Entre os investidores da empreitada estão a holding da família Agnelli, a Exor N.V, a maior empresa de venture capital para educação, a Owl Ventures, e a Arpex Capital, que tem André Street como sócio, um dos fundadores da Stone.
Difícil imaginar um projeto inaugural diferente vindo de Mufarej, filho de professora, ele próprio professor, apaixonado por educação e recorrente no setor. Entre a presidência da Somos e a GK Ventures, Mufarej fundou o RenovaBR, a escola para formar novos talentos da política, pela qual passaram nomes como da deputada federal Tabata Amaral (PDT) e Felipe Rigoni (PSD) e que lhe garantiu projeção nacional.
“Não é possível sermos um país com 13 milhões de desempregados e, ainda assim, as empresas enfrentarem dificuldade para contratar e recrutar jovens talentos”, diz Mufarej, em entrevista exclusiva ao EXAME IN.
Muitas vezes, falta aos jovens até mesmo a oportunidade para saber quais as opções de profissões e quais carreiras de futuro existem. A defasagem está na largada. É aqui que entra a frase do candidato que tanto marcou o empreendedor. “A gente só sonha com o que a gente vê. E se tudo que a gente vê é limitante, não consegue sonhar mais longe”, replica e completa ele.
O projeto começou a ser desenhado em julho do ano passado e em outubro estava pronto. Quem toca a Galena é Guilherme Luz, sócio, amigo e parceiro de Mufarej. Os dois trabalharam juntos na Tarpon e na Somos Educação. Estiveram separados apenas por dois anos. Luz estava então à frente da Associação Nova Escola, uma organização educacional e canal de conteúdo de apoio para professores e gestores de escolas.
O primeiro curso da Galena, voltado para área de vendas e sucesso de clientes, estreou agora no início de maio, com 60 alunos, após um processo de seleção entre 1.800 candidatos. “Ver 30 alunos por vaga para algo que acabou de surgir, sem nenhuma grande divulgação mostra o tamanho dessa carência”, reforça Luz.
Na Galena, jovens entre 18 e 24 anos podem fazer um curso com duração de quatro meses, 40 horas semanais e todo voltado para a vida prática nas companhias. “Tudo emula situações reais de trabalho”, explica o CEO. “Só 20% do tempo são de aulas em modelo palestra.” O currículo foi elaborado após três meses de pesquisas com diversas companhias.
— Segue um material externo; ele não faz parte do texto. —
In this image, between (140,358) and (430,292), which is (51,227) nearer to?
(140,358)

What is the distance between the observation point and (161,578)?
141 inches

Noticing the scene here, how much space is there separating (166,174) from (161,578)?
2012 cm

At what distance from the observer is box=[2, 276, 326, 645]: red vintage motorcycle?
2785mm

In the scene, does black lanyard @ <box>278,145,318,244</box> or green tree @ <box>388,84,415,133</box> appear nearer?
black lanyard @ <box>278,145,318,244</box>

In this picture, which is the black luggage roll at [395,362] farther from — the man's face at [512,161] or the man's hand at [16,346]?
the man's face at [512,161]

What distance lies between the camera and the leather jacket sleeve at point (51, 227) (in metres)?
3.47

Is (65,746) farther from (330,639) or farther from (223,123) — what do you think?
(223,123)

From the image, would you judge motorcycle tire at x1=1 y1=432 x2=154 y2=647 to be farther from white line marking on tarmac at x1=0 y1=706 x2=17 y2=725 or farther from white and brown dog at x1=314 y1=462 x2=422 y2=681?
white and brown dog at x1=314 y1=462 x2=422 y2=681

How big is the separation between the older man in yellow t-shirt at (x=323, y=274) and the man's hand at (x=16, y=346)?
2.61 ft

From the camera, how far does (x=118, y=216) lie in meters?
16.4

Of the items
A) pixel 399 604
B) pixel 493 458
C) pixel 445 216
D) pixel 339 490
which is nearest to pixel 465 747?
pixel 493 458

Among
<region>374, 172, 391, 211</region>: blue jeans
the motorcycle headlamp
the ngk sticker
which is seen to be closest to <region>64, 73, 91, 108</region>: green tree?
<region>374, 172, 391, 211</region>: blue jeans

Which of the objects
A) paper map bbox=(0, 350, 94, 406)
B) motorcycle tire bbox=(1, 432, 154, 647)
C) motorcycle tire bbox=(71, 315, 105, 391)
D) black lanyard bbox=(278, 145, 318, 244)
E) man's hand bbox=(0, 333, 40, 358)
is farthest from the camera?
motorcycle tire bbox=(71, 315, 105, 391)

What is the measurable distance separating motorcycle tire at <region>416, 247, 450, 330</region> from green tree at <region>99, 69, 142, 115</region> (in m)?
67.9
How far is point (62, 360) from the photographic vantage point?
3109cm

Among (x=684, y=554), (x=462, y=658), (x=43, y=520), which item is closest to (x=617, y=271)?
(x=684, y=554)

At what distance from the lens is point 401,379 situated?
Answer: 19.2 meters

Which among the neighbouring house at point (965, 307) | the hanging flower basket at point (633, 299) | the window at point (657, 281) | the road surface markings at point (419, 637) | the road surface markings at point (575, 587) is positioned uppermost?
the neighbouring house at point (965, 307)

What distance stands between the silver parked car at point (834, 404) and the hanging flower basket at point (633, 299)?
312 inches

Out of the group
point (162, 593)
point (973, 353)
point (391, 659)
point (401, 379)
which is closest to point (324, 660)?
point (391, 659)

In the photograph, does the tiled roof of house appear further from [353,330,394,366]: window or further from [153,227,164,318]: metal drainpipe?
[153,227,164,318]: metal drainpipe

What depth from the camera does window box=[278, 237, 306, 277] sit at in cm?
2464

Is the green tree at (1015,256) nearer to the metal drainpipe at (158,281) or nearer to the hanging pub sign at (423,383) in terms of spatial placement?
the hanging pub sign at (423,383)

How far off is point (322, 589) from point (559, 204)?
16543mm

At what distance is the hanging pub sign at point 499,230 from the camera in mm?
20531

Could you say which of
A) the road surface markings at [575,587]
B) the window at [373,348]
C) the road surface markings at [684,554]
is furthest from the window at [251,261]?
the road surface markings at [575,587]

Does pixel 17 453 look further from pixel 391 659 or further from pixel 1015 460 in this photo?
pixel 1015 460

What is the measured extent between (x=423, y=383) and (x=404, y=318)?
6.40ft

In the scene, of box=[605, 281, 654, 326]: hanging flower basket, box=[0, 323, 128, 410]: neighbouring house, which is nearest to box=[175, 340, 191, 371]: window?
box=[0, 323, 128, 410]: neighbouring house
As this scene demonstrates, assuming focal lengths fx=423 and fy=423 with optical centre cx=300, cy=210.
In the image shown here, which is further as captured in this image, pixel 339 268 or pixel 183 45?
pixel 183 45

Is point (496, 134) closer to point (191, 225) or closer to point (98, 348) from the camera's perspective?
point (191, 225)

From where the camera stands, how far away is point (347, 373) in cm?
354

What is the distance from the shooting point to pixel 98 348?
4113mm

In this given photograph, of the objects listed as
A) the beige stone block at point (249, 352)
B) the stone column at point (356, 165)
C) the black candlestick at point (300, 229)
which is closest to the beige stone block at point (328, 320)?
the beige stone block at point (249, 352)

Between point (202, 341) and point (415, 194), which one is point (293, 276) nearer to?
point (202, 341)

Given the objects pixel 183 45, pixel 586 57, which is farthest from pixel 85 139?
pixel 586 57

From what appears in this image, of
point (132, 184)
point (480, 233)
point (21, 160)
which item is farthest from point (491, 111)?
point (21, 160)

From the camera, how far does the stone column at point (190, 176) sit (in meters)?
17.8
Dessa etapa, inclusive, que vieram cinco empresas parceiras iFood, QuintoAndar, Stone, Unilever e Dell.
“Para fazer o curso não precisa nada além de ter concluído o segundo grau. Não precisa inglês, nem curso prático anterior. Nós também não testamos conteúdo”, segue Luz. O processo de seleção é direcionado para aqueles mais dispostos, disponíveis e aparentemente mais vocacionados para a área. Mais à frente, haverá cursos voltados para outras frentes profissionais.
Assim como o RenovaBR foi projetado para mudar a cena política nacional, o plano para a Galena não é pequeno. “Queremos afetar dezenas de milhares de jovens”, diz Mufaref. Mas, por enquanto, só mais uma edição, ainda reduzida, está prevista para 2021. Os sócios estão preocupados em testar e garantir a eficácia do produto, para então buscar escala.
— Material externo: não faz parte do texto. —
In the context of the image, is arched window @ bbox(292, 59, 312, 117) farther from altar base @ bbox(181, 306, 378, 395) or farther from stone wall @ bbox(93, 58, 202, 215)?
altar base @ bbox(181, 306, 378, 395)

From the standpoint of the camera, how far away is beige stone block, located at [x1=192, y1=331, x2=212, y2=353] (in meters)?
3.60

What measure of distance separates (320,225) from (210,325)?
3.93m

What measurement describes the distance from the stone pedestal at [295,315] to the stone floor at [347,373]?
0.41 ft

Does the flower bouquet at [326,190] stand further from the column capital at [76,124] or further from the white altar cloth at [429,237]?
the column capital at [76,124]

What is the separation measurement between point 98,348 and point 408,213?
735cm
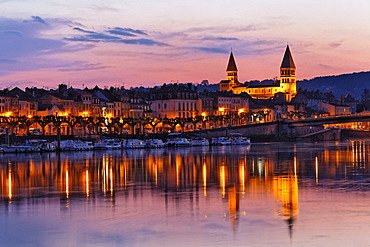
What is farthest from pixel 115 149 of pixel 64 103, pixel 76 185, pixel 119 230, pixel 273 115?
pixel 273 115

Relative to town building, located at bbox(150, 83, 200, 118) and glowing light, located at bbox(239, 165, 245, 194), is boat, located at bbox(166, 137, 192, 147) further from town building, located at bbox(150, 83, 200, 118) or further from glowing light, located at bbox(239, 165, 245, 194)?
glowing light, located at bbox(239, 165, 245, 194)

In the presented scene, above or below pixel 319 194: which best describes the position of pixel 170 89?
above

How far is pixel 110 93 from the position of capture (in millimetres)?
133000

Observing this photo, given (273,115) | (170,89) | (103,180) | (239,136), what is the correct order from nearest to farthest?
(103,180) < (239,136) < (170,89) < (273,115)

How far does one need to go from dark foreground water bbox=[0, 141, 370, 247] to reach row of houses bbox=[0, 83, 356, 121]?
210 ft

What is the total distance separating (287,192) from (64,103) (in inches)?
3296

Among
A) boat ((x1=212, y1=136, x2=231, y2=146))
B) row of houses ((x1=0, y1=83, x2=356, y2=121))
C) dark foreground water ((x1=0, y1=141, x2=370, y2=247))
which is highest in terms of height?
row of houses ((x1=0, y1=83, x2=356, y2=121))

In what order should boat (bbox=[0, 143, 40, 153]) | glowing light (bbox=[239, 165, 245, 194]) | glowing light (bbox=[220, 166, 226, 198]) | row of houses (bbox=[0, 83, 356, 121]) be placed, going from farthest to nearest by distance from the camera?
row of houses (bbox=[0, 83, 356, 121])
boat (bbox=[0, 143, 40, 153])
glowing light (bbox=[239, 165, 245, 194])
glowing light (bbox=[220, 166, 226, 198])

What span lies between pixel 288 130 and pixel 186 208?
105231mm

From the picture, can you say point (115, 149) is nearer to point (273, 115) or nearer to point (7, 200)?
point (7, 200)

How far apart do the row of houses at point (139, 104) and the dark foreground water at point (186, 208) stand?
210 ft

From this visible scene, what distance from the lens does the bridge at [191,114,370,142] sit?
119938 millimetres

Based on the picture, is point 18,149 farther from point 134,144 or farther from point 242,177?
point 242,177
Cada qual tem sua definição pessoal para a startup. “Ponte mais rápida do jovem que sai da escola para o mundo inovador do trabalho”, diz Luz. “Acelerador de oportunidades de carreira”, fala Mufarej.
Quem passa pelo curso, que custa R$ 6.000 no total, não tem vaga garantida nas empresas parceiras. Mas fica com o auxílio da Galena para conquistar a primeira oportunidade de trabalho e, uma vez empregado, tem uma mentoria por mais seis meses. É importante para o projeto ter sucesso que o aluno não apenas consiga o emprego, como o mantenha. “Depois, com uma passagem por uma dessas companhias, fica muito mais fácil buscar outras oportunidades”, aponta o fundador da GK Ventures.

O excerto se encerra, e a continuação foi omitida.